What you should do
Reproduce the data below in full and exclude every picture.

Data provided
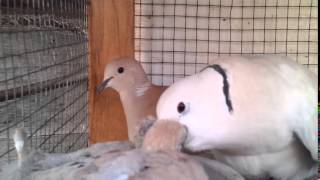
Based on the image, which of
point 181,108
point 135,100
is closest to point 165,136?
point 181,108

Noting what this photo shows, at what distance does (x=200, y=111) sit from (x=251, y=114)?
0.36 feet

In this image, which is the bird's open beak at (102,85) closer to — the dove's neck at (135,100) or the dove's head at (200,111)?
the dove's neck at (135,100)

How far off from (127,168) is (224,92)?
0.39 meters

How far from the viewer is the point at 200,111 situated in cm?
105

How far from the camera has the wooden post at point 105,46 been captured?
1.51 m

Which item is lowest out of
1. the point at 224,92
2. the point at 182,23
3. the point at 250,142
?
the point at 250,142

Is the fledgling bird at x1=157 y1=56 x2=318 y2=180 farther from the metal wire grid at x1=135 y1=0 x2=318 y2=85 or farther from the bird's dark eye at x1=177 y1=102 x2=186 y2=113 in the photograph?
the metal wire grid at x1=135 y1=0 x2=318 y2=85

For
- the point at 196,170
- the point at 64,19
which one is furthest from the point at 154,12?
the point at 196,170

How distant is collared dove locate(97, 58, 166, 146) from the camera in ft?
5.13

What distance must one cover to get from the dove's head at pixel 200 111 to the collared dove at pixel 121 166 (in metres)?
0.07

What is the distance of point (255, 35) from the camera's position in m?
1.81

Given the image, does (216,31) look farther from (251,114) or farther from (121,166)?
(121,166)

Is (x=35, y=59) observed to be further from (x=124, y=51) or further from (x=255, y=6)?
(x=255, y=6)

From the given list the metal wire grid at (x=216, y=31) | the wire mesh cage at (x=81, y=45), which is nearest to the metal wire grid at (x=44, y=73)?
the wire mesh cage at (x=81, y=45)
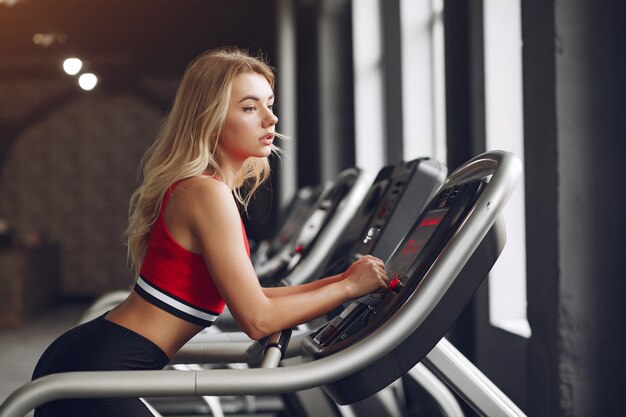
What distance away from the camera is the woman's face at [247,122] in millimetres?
1475

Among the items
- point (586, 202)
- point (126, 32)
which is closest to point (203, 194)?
point (586, 202)

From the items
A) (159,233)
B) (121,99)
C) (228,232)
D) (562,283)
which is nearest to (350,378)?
(228,232)

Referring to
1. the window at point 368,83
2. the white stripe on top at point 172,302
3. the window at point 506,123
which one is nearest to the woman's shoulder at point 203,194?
the white stripe on top at point 172,302

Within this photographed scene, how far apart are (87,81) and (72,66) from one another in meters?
0.34

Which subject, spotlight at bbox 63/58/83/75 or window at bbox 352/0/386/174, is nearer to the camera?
window at bbox 352/0/386/174

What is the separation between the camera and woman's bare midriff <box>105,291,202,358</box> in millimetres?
1396

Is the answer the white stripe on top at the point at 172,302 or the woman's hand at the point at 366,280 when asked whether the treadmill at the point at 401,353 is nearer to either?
the woman's hand at the point at 366,280

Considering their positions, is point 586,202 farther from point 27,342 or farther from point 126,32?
point 126,32

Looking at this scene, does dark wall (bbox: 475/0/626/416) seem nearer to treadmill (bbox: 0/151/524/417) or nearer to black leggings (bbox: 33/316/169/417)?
treadmill (bbox: 0/151/524/417)

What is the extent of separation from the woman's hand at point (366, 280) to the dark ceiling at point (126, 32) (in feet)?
22.9

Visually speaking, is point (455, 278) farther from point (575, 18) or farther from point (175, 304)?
point (575, 18)

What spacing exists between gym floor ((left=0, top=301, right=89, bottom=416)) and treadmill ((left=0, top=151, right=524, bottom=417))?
3.51 meters

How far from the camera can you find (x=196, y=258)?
141 centimetres

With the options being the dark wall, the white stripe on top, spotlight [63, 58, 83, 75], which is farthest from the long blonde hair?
spotlight [63, 58, 83, 75]
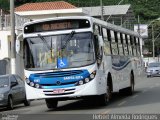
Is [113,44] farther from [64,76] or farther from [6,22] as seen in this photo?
[6,22]

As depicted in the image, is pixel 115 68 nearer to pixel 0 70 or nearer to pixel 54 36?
pixel 54 36

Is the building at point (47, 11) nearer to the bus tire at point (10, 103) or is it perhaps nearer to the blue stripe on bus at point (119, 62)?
the blue stripe on bus at point (119, 62)

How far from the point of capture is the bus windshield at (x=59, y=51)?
17469 mm

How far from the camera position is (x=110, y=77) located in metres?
20.1

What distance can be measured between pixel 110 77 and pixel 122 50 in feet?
Result: 12.3

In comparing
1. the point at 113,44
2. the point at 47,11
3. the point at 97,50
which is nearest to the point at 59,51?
the point at 97,50

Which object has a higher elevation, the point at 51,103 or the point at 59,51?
the point at 59,51

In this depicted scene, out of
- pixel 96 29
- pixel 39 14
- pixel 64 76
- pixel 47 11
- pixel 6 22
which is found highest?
pixel 47 11

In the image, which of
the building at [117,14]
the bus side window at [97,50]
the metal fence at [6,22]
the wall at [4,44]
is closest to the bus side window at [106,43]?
the bus side window at [97,50]

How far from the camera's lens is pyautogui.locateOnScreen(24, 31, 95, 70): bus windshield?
17.5 m

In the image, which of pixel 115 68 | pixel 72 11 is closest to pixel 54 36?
pixel 115 68

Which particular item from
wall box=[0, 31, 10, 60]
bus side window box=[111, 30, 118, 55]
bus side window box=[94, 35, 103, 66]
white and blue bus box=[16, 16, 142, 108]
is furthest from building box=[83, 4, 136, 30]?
white and blue bus box=[16, 16, 142, 108]

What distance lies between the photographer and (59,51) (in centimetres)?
1762

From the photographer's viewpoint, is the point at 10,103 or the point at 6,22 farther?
the point at 6,22
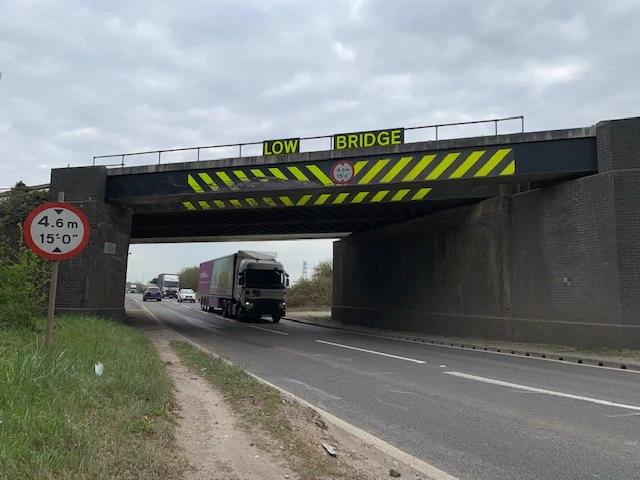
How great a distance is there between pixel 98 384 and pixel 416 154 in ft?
41.2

Written response
Based on the image, which of
point 181,108
point 135,100
is closest to point 165,136?
point 181,108

Noting what this photo shows, at what distance does (x=200, y=111) sit from (x=251, y=114)?
0.36 feet

In this image, which is the bird's open beak at (102,85) closer to — the dove's neck at (135,100) or the dove's head at (200,111)?
the dove's neck at (135,100)

How far off from (127,168) is (224,92)?
0.39 meters

How far from the viewer is the point at 200,111 situated in cm?
105

How far from the camera has the wooden post at point 105,46 been captured?
1.51 m

Which item is lowest out of
1. the point at 224,92
2. the point at 182,23
3. the point at 250,142
?
the point at 250,142

Is the fledgling bird at x1=157 y1=56 x2=318 y2=180 farther from the metal wire grid at x1=135 y1=0 x2=318 y2=85 or farther from the bird's dark eye at x1=177 y1=102 x2=186 y2=113 in the photograph?
the metal wire grid at x1=135 y1=0 x2=318 y2=85

For
- the point at 196,170
- the point at 64,19
which one is furthest from the point at 154,12?
the point at 196,170

How distant is collared dove locate(97, 58, 166, 146) from the camera in ft?
5.13

What distance must one cover to get from the dove's head at pixel 200 111 to the collared dove at pixel 121 166 (in metres)?
0.07

What is the distance of point (255, 35) from the camera's position in m?
1.81

Given the image, does (216,31) look farther from (251,114) or farther from (121,166)?
(121,166)

Is (x=35, y=59) observed to be further from (x=124, y=51) or further from (x=255, y=6)?
(x=255, y=6)

From the given list the metal wire grid at (x=216, y=31) | the wire mesh cage at (x=81, y=45), which is nearest to the metal wire grid at (x=44, y=73)?
the wire mesh cage at (x=81, y=45)
What distance away from the camera is the woman's face at [247,122] in millimetres?
1475

Among the items
- point (586, 202)
- point (126, 32)
which is closest to point (203, 194)?
point (586, 202)

From the items
A) (159,233)
B) (121,99)
C) (228,232)
D) (562,283)
which is nearest to (350,378)?
(228,232)

Referring to
1. the window at point 368,83
2. the white stripe on top at point 172,302
3. the window at point 506,123
which one is nearest to the woman's shoulder at point 203,194?
the white stripe on top at point 172,302

Within this photographed scene, how far apart are (87,81) and (72,66) from one another in meters?
0.34

Which subject, spotlight at bbox 63/58/83/75 or window at bbox 352/0/386/174, is nearer to the camera?
window at bbox 352/0/386/174

What is the separation between the camera and woman's bare midriff <box>105,291,202,358</box> in millimetres?
1396

Is the answer the white stripe on top at the point at 172,302 or the woman's hand at the point at 366,280 when asked whether the treadmill at the point at 401,353 is nearer to either?
the woman's hand at the point at 366,280

Considering their positions, is point 586,202 farther from point 27,342 or farther from point 126,32?
point 126,32

Looking at this scene, does dark wall (bbox: 475/0/626/416) seem nearer to treadmill (bbox: 0/151/524/417) or nearer to black leggings (bbox: 33/316/169/417)?
treadmill (bbox: 0/151/524/417)

What is the extent of separation from the woman's hand at point (366, 280) to the dark ceiling at point (126, 32) (in feet)?
22.9

Visually speaking, is point (455, 278) farther from point (575, 18) or farther from point (175, 304)?
point (575, 18)

What spacing exists between gym floor ((left=0, top=301, right=89, bottom=416)) and treadmill ((left=0, top=151, right=524, bottom=417))?
3.51 meters

How far from the camera can you find (x=196, y=258)?
141 centimetres

With the options being the dark wall, the white stripe on top, spotlight [63, 58, 83, 75], which is farthest from the long blonde hair?
spotlight [63, 58, 83, 75]
Is [113,44] farther from [64,76] or farther from [6,22] as seen in this photo?
[6,22]

As depicted in the image, is pixel 115 68 nearer to pixel 0 70 or nearer to pixel 54 36?
pixel 54 36

Is the building at point (47, 11) nearer to the bus tire at point (10, 103) or is it perhaps nearer to the blue stripe on bus at point (119, 62)?
the blue stripe on bus at point (119, 62)

How far from the point of capture is the bus windshield at (x=59, y=51)?
17469 mm

How far from the camera position is (x=110, y=77) located in metres?
20.1

What distance can be measured between pixel 110 77 and pixel 122 50 in feet?
Result: 12.3

In comparing
1. the point at 113,44
2. the point at 47,11
3. the point at 97,50
which is nearest to the point at 59,51?
the point at 97,50

Which object has a higher elevation, the point at 51,103 or the point at 59,51?
the point at 59,51

In this depicted scene, out of
- pixel 96 29
- pixel 39 14
- pixel 64 76
- pixel 47 11
- pixel 6 22
which is found highest?
pixel 47 11

In the image, which of
the building at [117,14]
the bus side window at [97,50]
the metal fence at [6,22]
the wall at [4,44]
is closest to the bus side window at [106,43]?
the bus side window at [97,50]

How far from the camera's lens is pyautogui.locateOnScreen(24, 31, 95, 70): bus windshield?
17.5 m

In the image, which of pixel 115 68 | pixel 72 11 is closest to pixel 54 36?
pixel 115 68

Which particular item from
wall box=[0, 31, 10, 60]
bus side window box=[111, 30, 118, 55]
bus side window box=[94, 35, 103, 66]
white and blue bus box=[16, 16, 142, 108]
is furthest from building box=[83, 4, 136, 30]?
white and blue bus box=[16, 16, 142, 108]

What distance lies between the photographer and (59,51) (in centimetres)?
1762

From the photographer's viewpoint, is the point at 10,103 or the point at 6,22 farther?
the point at 6,22
How great a distance is there between pixel 98 384 and pixel 416 154 in ft?
41.2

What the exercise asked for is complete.